━━━ GIVEN RECORDS

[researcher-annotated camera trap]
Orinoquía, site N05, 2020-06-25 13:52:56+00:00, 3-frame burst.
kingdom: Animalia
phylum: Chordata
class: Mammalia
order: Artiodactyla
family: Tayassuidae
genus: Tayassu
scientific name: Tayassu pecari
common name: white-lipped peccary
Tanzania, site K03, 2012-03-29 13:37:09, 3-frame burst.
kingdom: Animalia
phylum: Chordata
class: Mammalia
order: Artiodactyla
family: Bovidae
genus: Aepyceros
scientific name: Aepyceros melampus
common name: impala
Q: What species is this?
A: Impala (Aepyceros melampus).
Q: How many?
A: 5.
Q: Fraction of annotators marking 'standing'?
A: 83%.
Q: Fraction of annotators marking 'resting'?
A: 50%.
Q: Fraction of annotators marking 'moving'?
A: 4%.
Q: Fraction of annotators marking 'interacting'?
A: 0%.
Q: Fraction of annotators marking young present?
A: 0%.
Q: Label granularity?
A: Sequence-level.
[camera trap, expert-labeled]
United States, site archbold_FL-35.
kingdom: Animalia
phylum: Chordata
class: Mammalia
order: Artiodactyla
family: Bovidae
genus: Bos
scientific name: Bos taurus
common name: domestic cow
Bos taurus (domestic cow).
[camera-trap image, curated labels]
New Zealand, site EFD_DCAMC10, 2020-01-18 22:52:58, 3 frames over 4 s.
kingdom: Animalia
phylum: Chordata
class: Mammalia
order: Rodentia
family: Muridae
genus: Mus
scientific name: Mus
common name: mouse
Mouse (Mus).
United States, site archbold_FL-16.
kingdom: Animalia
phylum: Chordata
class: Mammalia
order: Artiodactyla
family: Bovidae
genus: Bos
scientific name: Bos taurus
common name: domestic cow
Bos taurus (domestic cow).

━━━━━━

Only lines that include "burst" belong in the answer; return them from the entries above.

Orinoquía, site N05, 2020-06-25 13:52:56+00:00, 3-frame burst.
Tanzania, site K03, 2012-03-29 13:37:09, 3-frame burst.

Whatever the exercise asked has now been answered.